TEXT -
March 27, 1995
THE PEOPLE OF THE STATE OF ILLINOIS, PLAINTIFF-APPELLEE,
SIDNEY FOSTER, DEFENDANT-APPELLANT.
Appeal from Circuit Court of Macon County. No. 92CF688. Honorable John L. Davis, Judge Presiding.
Honorable Robert J. Steigmann, J., Honorable James A. Knecht, P.j., Honorable Frederick S. Green, J., Concurring
The opinion of the court was delivered by: Steigmann
JUSTICE STEIGMANN delivered the opinion of the court:
In December 1992, a jury convicted defendant, Sidney Foster, of two counts of aggravated battery (Ill. Rev. Stat. 1991, ch. 38, par. 12-4(b)(8)), and the trial court later sentenced him to concurrent terms of four years in prison on each count. Defendant appeals, arguing that the trial court deprived him of a fair trial by refusing to permit him to present his affirmative defense of self-defense because he had failed to comply with a discovery order.
We reverse and remand.
In August 1992, the State charged defendant with two counts of aggravated battery, alleging that while defendant was at a gas station in Decatur, which constituted "a public place of accommodation," he "knowingly made physical contact of an insulting or provoking nature with Steve Woodward, in that he grabbed Steve Woodward on the arm, and spit on Steve Woodward" (count I), and he "knowingly caused bodily harm to Steve Woodward, in that he bit Steve Woodward on the chest" (count II). Thereafter, defendant's attorney entered his appearance, and on September 3, 1992, the trial court conducted a preliminary hearing, finding probable cause to believe that defendant committed these offenses. The court then arraigned defendant, who entered a not guilty plea and requested a jury trial.

Saved entries -
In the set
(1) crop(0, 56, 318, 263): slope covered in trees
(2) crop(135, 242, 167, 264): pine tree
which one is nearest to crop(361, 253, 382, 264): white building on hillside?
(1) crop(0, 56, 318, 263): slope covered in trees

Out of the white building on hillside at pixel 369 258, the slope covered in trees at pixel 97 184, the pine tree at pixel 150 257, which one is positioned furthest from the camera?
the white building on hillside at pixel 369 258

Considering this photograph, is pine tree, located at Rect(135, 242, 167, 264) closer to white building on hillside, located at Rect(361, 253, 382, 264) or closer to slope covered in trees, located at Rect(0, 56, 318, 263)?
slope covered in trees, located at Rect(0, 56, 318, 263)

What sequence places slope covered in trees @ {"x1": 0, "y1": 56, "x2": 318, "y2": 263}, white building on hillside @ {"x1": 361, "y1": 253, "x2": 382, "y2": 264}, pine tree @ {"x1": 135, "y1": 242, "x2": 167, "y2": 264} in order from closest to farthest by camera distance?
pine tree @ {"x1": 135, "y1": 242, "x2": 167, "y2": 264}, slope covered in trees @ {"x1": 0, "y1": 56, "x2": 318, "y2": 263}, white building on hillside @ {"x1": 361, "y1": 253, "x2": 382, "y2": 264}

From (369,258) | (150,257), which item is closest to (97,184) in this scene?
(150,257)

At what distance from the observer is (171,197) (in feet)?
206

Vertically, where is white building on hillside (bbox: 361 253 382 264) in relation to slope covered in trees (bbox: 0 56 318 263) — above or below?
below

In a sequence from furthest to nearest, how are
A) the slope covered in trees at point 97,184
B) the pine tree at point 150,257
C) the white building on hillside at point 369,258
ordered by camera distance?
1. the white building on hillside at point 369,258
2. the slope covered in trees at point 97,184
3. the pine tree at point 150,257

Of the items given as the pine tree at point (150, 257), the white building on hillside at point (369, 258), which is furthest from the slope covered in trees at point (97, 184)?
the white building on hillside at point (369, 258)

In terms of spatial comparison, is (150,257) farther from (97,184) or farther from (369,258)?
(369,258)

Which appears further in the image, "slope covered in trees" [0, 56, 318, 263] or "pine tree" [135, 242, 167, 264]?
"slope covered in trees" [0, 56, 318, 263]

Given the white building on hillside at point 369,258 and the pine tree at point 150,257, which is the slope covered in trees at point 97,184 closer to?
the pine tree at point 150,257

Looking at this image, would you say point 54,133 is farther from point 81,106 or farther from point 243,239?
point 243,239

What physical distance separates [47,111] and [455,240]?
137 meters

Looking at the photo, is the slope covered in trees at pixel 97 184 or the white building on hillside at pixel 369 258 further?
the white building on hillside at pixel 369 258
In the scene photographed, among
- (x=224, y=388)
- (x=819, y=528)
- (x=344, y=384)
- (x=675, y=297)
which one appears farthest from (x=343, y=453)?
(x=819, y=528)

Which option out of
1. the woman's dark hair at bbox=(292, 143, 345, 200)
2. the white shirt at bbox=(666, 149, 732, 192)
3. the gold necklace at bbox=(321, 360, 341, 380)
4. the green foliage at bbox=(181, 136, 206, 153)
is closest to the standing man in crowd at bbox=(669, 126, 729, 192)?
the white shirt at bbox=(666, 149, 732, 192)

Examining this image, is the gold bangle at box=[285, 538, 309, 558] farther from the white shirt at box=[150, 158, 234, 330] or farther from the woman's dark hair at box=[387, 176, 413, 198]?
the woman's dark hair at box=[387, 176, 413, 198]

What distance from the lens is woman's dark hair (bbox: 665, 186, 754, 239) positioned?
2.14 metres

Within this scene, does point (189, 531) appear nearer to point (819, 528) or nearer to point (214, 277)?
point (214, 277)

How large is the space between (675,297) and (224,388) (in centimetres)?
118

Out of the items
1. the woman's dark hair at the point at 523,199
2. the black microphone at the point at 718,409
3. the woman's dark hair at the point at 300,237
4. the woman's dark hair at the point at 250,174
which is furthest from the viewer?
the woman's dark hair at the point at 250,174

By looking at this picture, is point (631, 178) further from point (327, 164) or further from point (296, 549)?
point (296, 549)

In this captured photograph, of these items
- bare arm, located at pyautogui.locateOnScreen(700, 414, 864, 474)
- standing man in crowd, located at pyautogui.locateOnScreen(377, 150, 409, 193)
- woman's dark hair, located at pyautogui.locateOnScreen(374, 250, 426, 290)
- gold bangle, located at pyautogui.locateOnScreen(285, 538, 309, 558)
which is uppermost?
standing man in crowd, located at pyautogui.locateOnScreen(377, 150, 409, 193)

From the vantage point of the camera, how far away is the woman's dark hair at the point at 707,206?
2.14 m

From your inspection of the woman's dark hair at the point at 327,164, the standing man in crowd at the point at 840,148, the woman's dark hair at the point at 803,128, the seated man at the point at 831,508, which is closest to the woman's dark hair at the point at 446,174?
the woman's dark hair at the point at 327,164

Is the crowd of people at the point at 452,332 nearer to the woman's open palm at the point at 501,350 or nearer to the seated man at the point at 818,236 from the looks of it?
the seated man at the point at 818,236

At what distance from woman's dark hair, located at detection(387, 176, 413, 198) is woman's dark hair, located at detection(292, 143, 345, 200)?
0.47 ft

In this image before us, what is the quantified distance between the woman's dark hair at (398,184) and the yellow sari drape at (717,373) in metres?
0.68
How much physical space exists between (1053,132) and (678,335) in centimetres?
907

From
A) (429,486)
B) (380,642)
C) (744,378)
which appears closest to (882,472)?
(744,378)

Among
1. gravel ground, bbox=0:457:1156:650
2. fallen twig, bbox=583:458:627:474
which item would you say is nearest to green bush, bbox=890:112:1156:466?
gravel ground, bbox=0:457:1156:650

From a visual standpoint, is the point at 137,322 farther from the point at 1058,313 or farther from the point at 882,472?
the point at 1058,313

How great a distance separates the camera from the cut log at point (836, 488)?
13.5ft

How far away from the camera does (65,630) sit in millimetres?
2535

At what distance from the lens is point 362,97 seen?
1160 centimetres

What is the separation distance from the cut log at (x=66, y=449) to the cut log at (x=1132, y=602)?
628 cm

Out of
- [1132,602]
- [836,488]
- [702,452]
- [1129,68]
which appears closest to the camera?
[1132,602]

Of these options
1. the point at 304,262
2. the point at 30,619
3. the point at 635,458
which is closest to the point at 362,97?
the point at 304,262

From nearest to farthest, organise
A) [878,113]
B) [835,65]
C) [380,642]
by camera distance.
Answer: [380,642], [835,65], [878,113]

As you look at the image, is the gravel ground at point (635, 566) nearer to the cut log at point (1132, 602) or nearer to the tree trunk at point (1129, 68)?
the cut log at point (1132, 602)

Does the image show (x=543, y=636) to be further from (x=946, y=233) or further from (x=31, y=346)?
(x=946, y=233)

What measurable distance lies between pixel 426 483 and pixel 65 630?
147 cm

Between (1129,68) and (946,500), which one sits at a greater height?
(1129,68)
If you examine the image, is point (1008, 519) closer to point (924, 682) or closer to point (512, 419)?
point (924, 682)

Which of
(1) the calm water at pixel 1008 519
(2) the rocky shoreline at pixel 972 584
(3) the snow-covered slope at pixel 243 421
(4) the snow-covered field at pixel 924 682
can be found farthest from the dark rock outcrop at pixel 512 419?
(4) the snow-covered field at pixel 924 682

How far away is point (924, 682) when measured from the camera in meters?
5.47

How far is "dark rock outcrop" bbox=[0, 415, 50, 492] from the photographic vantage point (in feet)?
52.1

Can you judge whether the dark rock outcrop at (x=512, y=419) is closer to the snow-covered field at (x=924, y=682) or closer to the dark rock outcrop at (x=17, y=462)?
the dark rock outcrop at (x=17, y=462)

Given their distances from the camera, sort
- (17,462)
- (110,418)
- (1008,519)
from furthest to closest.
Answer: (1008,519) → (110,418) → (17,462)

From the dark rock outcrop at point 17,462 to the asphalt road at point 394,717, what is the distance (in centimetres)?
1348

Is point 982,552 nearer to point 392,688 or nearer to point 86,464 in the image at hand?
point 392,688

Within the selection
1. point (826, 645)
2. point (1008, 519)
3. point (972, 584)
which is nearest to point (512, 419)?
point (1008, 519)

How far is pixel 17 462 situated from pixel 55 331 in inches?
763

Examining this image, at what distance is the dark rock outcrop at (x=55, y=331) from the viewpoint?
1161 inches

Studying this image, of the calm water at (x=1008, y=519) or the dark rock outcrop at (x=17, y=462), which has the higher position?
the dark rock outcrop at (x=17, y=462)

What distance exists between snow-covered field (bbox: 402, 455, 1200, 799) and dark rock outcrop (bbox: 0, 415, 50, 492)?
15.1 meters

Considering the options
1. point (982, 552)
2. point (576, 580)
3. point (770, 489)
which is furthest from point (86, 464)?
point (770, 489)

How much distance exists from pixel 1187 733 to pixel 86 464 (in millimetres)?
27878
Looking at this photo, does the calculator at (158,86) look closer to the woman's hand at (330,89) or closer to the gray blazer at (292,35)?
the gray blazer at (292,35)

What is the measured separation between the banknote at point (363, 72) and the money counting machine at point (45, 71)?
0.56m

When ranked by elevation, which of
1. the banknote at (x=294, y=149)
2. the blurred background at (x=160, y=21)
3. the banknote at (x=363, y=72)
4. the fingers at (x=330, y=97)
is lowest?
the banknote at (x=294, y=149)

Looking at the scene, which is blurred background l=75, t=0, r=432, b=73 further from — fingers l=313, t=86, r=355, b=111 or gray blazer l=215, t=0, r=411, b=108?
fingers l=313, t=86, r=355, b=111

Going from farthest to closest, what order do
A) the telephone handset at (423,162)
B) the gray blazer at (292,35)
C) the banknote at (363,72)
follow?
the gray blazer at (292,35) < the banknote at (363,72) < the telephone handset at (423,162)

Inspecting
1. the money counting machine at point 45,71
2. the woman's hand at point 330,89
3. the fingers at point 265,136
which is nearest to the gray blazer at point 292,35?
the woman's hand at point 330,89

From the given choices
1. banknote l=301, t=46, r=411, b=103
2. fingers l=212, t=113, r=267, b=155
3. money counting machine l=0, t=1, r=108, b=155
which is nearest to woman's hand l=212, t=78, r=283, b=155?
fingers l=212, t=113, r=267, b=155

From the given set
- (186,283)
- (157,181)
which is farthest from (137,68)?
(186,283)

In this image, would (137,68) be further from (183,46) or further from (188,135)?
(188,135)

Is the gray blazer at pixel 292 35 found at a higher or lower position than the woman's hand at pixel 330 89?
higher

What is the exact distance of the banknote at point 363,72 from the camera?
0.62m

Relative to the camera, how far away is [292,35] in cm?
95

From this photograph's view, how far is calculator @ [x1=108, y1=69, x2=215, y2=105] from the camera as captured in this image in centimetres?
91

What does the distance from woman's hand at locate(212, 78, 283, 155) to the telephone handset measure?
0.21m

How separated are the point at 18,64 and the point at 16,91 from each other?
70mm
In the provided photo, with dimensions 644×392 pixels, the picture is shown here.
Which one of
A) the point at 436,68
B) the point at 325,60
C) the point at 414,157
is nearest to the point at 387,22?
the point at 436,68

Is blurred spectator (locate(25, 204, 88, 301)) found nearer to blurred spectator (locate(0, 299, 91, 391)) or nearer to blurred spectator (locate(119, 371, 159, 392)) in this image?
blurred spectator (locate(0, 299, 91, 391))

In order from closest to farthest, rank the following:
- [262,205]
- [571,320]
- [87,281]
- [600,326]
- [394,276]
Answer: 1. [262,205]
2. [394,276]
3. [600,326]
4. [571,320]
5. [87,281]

REQUIREMENTS -
Copy the passage of the court opinion word for word, beginning at the words "Appeal from Circuit" and stopping after the words "reverse and remand.". The records have no connection to the court opinion.

CORRECT RESPONSE -
Appeal from Circuit Court of Macon County. No. 92CF688. Honorable John L. Davis, Judge Presiding.
Honorable Robert J. Steigmann, J., Honorable James A. Knecht, P.j., Honorable Frederick S. Green, J., Concurring
The opinion of the court was delivered by: Steigmann
JUSTICE STEIGMANN delivered the opinion of the court:
In December 1992, a jury convicted defendant, Sidney Foster, of two counts of aggravated battery (Ill. Rev. Stat. 1991, ch. 38, par. 12-4(b)(8)), and the trial court later sentenced him to concurrent terms of four years in prison on each count. Defendant appeals, arguing that the trial court deprived him of a fair trial by refusing to permit him to present his affirmative defense of self-defense because he had failed to comply with a discovery order.
We reverse and remand.